L’invincible été de Liliana de Cristina Rivera Garza par Beatriz Rivas

L’invincible été de Liliana, Cristina Rivera Garza, traduit de l’espagnol (Mexique) par Lise Belperron, Éditions Globe, 2023, 400 p. [El invencible verano de Liliana, Cristina Rivera Garza, Random House, 2021]

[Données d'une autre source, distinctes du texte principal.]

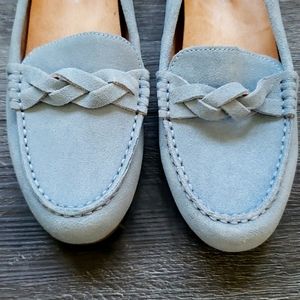 Blue suede Vionic Montara Shoe Sz 6.5 NWOT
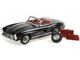 1958 Mercedes Benz 300 SL W198 Roadster Black Red Interior 1/18 Diecast Model Car Minichamps 180039036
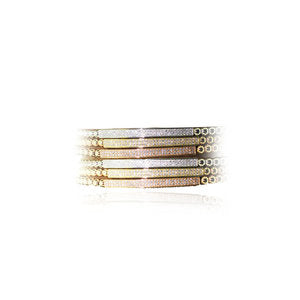 Stacking Bangles - Bead - Diamond  ID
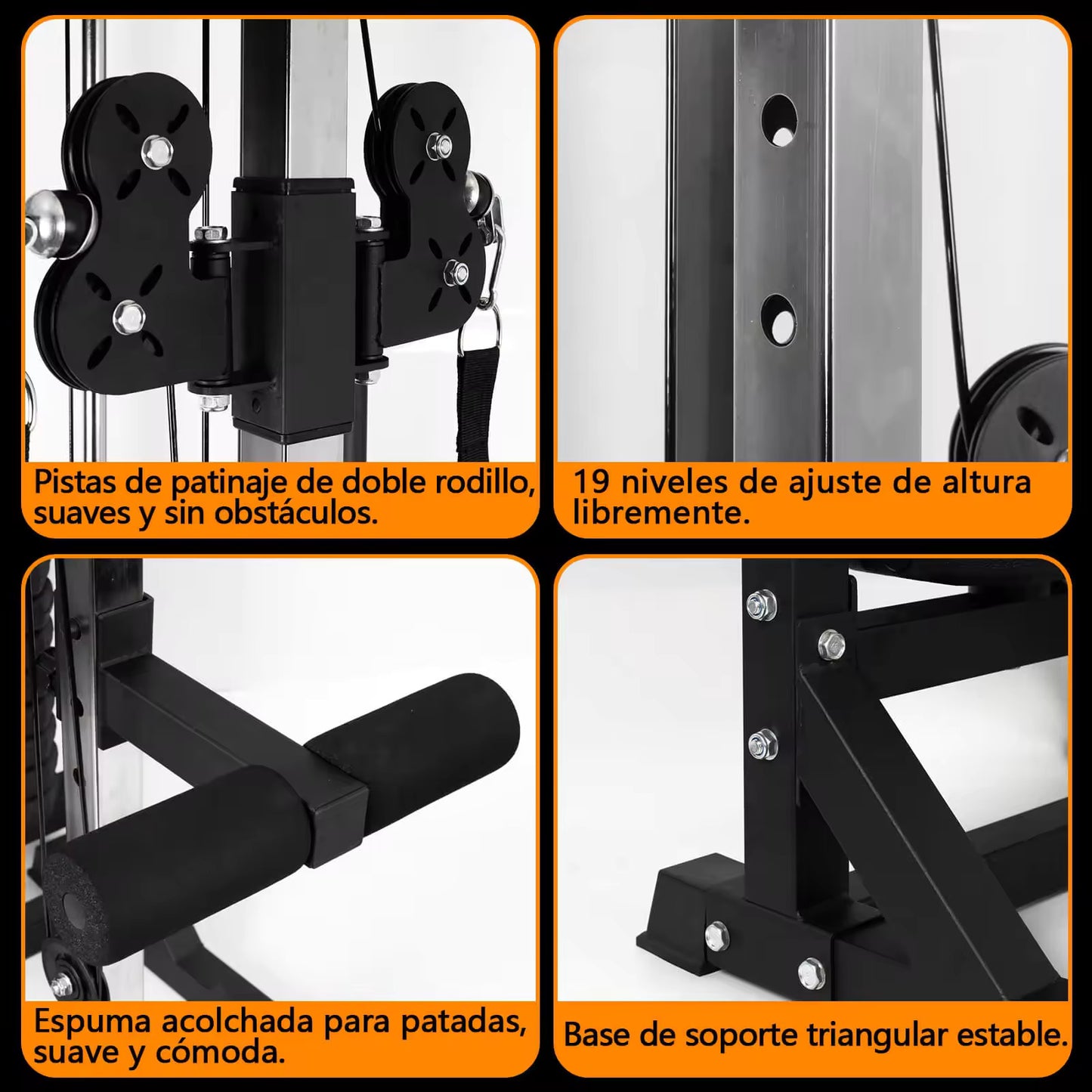 Máquina de Musculación Multiestación Musculación,Maquina Multifuncion Musculacion para Estación de dominadas con Pesas,Maquina Gimnasio para Fitness Gimnasio en Casa, Ejercitar Parte Superior Cuerpo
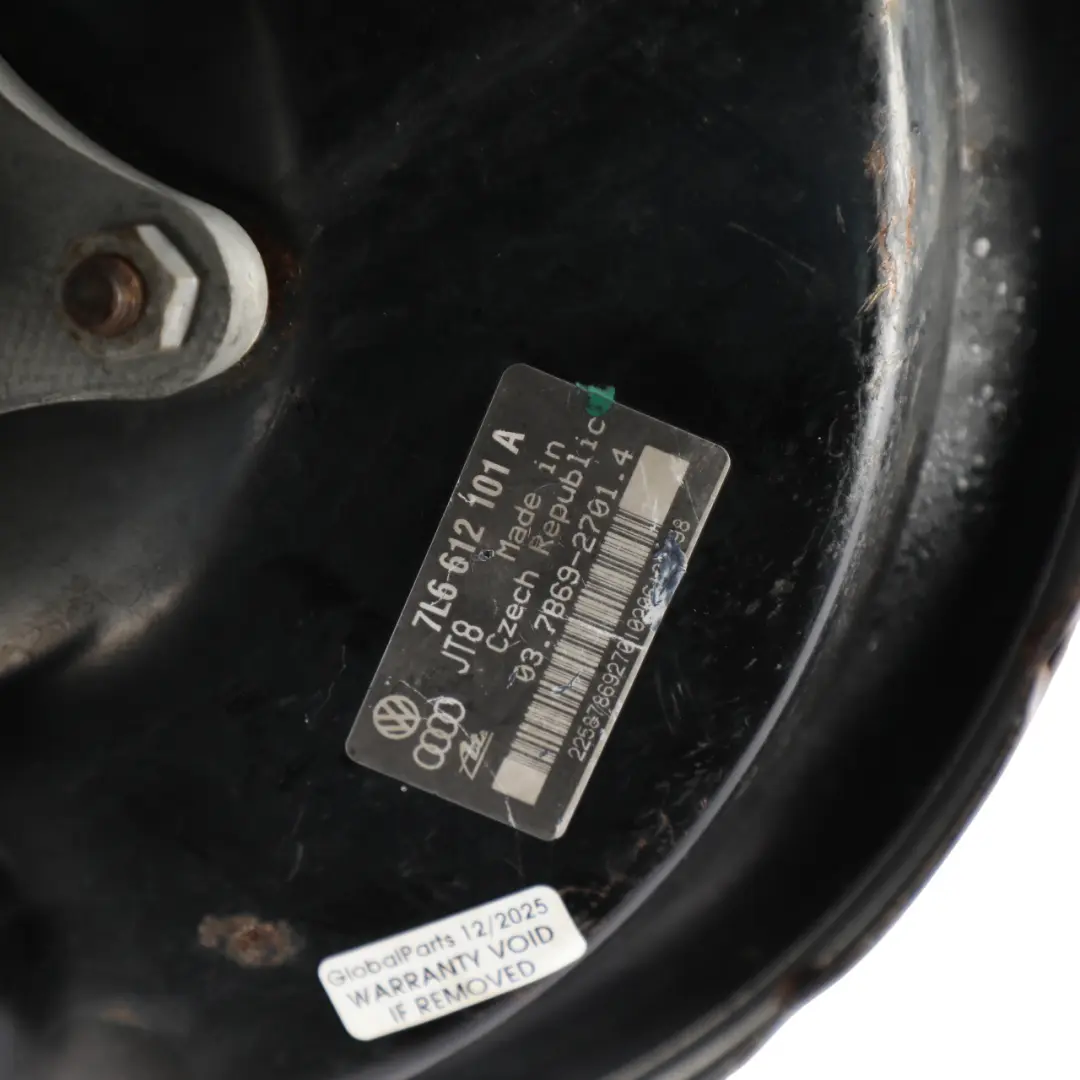 Volkswagen Touareg 7L Brake Servo Booster Master Cylinder - SKU RHD-7L6612101A - Part number 7L6612101A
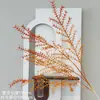 Grama de coral artificial, grama dourada, com folhagem densa e fofa, plantas verde dopamina, hastes de arroz com tema de outono e folhas decorativas para casamentos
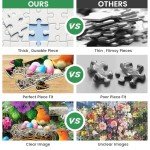 300 Piece Puzzle for Adults, Colorful Birds Jigsaw Puzzle, Colorful Hummingbird Puzzles, Bird Lover Challenging Puzzles for Friends Family Activity Game Nights Gifts, 20.5x15 in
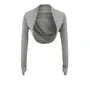 Long-Sleeve Plain Knit Shrug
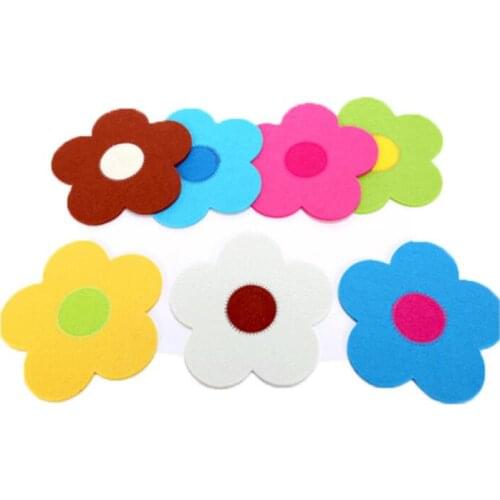 Silica gel flower shape anti-skid, anti scalding and heat insulation tea cup pad easy to clean LX1722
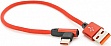 ���� ������ USB 2.0 AM to USB-C 0.25m QC3.0 PD 90� red Voltronic (YT-USB-TypeC-2.0m/R)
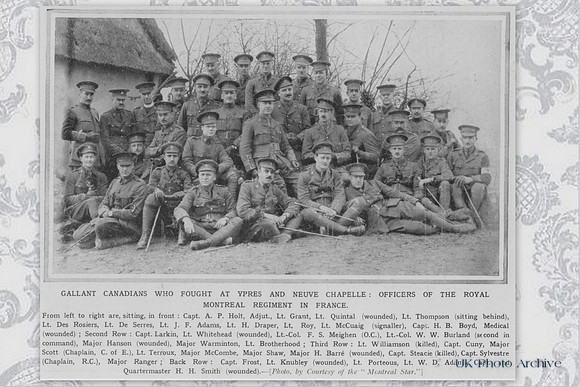 Canadian Infantry 14th Battalion Officers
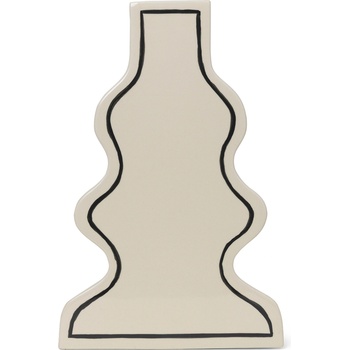 Ferm Living Ваза Paste Curvy мръсно бяло (1104267333)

Il est toujours étrange de mettre les pieds

dans l’espace des morts.

C. Rivera Garza

Liliana Rivera Garza a été assassinée par son petit ami au cours de l’été 1990. Il a fallu attendre trente ans pour que sa sœur Cristina, écrivaine mexicaine de renom, trouve la force de raconter son histoire. Ce roman, qui relève à la fois de la fiction, de la chronique journalistique et d’une enquête méticuleuse, est un récit brut et sincère de la vie d’une étudiante en architecture d’une vingtaine d’années et des événements qui ont conduit à sa mort. Une jeune femme libre, joyeuse, séduisante, attirante, entourée d’amis, lumineuse et audacieuse. Mais aussi une femme qui ne pouvait s’éloigner d’un homme jaloux, manipulateur et manifestement toxique. « Pourquoi Liliana revenait-elle encore et encore dans une relation qui, du moins de l’extérieur, ne lui offrait qu’instabilité et souffrance ? »

Pendant trois décennies, la narratrice a vécu avec l’absence de sa sœur assassinée, avec le vide, la culpabilité, l’impuissance et des dizaines de questions sans réponse. Lorsqu’elle récupère les affaires de Liliana dans la maison de son père, ses cartons remplis de papiers (lettres, journaux intimes, cahiers d’école, poèmes), elle décide d’enquêter sur ce qui s’est passé pour tenter d’obtenir justice.

Le fil conducteur du roman est précisément cette recherche : qui était sa sœur dans la vie et quels événements ont conduit à son assassinat. « Que fait-on des objets des morts ? », demande l’autrice. Les boîtes « sont restées là pendant trente ans, à portée de vue, mais pas à portée de main ». Cristina elle-même explique, dans ses pages : « Je voulais me rappeler. Pour faire la paix avec la peur, j’ai fouillé dans les notes de l’époque et j’ai commencé à poser des questions ».

L’intrigue se déroule dans le présent de la narratrice, lorsqu’elle se rend au bureau du procureur général de Mexico pour demander les dossiers relatifs à l’assassinat de sa sœur. Le désir, l’élément déclencheur du roman, est que « justice soit faite », même si, en réalité, il y a quelque chose de plus profond : le désir de l’autrice de connaître sa sœur disparue, de retrouver ses rêves, ses projets, ses peurs. Pour ce faire, elle fait de son livre une sorte de texte choral basé sur des témoignages impressionnants et affectueux de ceux qui l’ont connue : amis, professeurs, parents, petits amis et camarades de classe. Son destin était-il irrémédiable ?

L’invincible été de Liliana est un témoignage douloureux mais nécessaire. C’est aussi un bel et puissant hommage à Liliana, rendu par une narration directe et élégante. Dans les chapitres les plus crus, des phrases très courtes accrochent le lecteur ; impossible de ne pas continuer à lire même si on ne veut pas savoir que l’horreur et l’injustice existent et qu’au Mexique, les féminicides sont encore notre pain quotidien.

Malgré la dureté de l’histoire, les dernières pages sont réconciliatrices, voire tendres. C’est la fin que mérite un bon livre : « Au lieu de nager, j’ai commencé à écrire ce livre. Si la blessure se referme, je nagerai à nouveau. Je veux la retrouver dans l’eau. Je veux nager, comme je l’ai toujours fait, à côté de ma sœur ».